Class Times: Tuesdays and Thursdays 11:30am - 12:30pm, September 2 - September 25, 2025 

Location: Spencer Vision Research Center, 2nd floor conference room. In-person is best to make the most of the course but there will be Zoom links for those who have to miss some sessions. 

Week 1: Framing the Research

  • From Hunch to Hypothesis: Designing the Right Research Questions and Reviewing the Literature

This talk will discuss how to develop research questions suitable for big data analyses, and how to review the scientific literature effectively.

  • Curated or Chaotic: Big Datasets for Eye Research

A lightning tour of many of the available big datasets for eye research, including national survey data, insurance claims data, multicenter registry data, electronic health records and more.

Week 2: Understanding the Structure of Healthcare Data

  • Data Wrangling Tools: SQL, Cloud Computing, and A Beginner's Roadmap

You CAN learn to code. At a minimum, you must know what you want to do with large interrelated data tables. This lecture gives an overview of data wrangling in relational databases using SQL and an overview of basic cloud computing skills including Colab and Nero-GCP. This lecture will give also a beginner's roadmap as to how to start learning how to program for data science.

  • ICD, SNOMED, and the Very Particular Language of Healthcare Data

An introduction to the structure of healthcare data, including ontologies and data schema - a can't miss for those who haven't worked with "real-world" healthcare or EHR data before. Concludes with an exercise in querying the OMOP concept tables. 

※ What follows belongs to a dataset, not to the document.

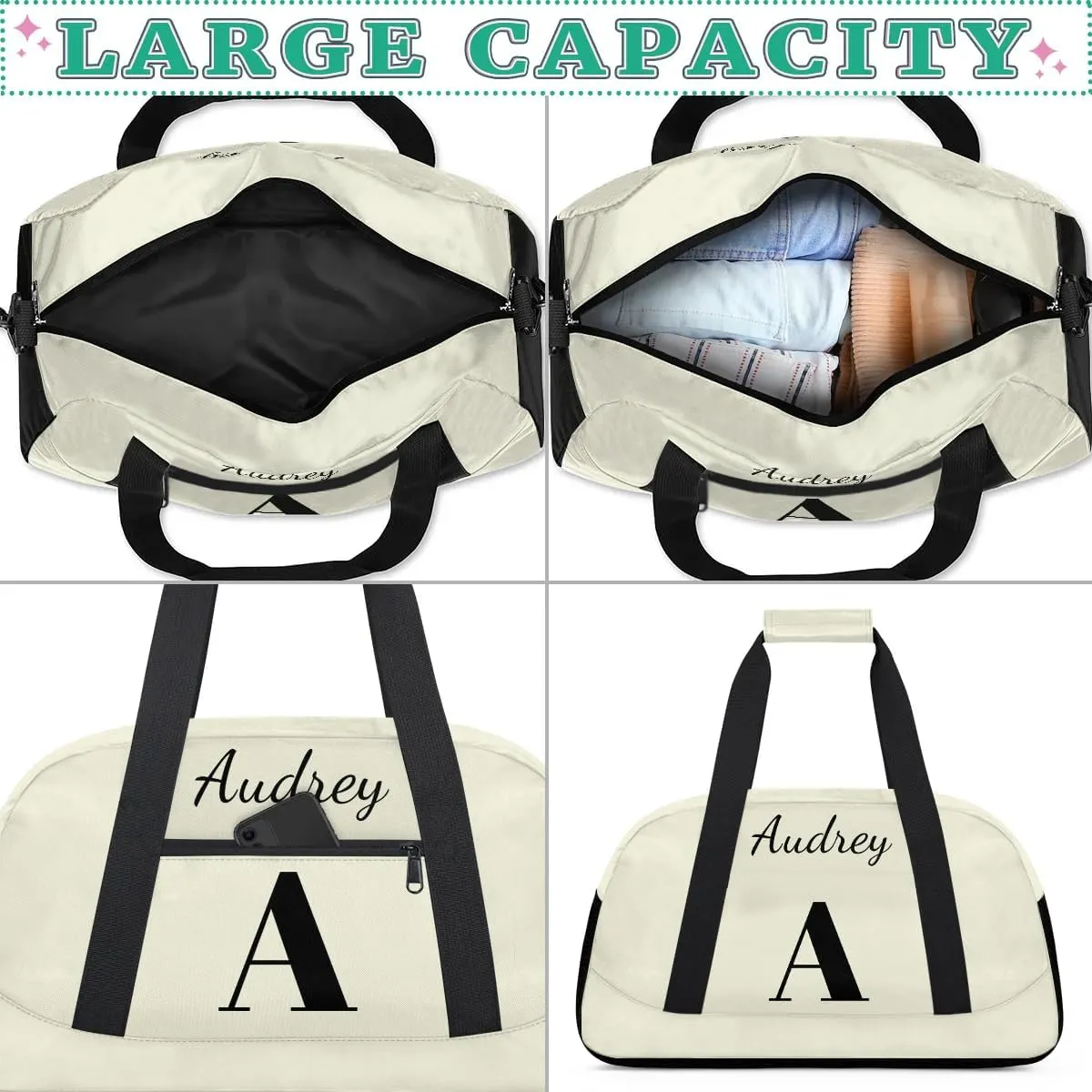 Beige Custom Gym Bag for Women Men, Personalized Initial Travel Duffel Bag with Name, Small Sports Gym Bag Weekender Carry On Overnight Bags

Week 3: Imaging and Data Preparation

  • Pixels and Perimetry: A Tour Through Ophthalmic Imaging

We will cover different forms of ophthalmic imaging and testing, such as fundus photography, OCT, and visual field testing, at a level useful to someone without much ophthalmic background. We will also cover working with these data types, including DICOM files and data formats, which will be useful to someone with more clinical background but who wants to get into data analysis with imaging.

  • Cohorts, Features, and Filters: Structuring Data for Analysis

Whether you have a machine learning project or a traditional biostats/epidemiology project, everyone will need to learn to prepare an analytic dataset with the patients and features/variables they're interested in. Here's a practical example walk-through of how to do this.

Week 4: Doing and Sharing the Work

  • Science that Scales: Organizing Your Code, Data, and Sanity

This will describe best practices for organizing the workflow of data analysis, with an aim towards reproducible and collaborative science. This involves organizing your code and datasets in a smart way.

  • Polish and Publish: Writing, Submitting, and Surviving Peer Review

This lecture will discuss how to write a paper, what's expected of a first author, and describe the peer review process.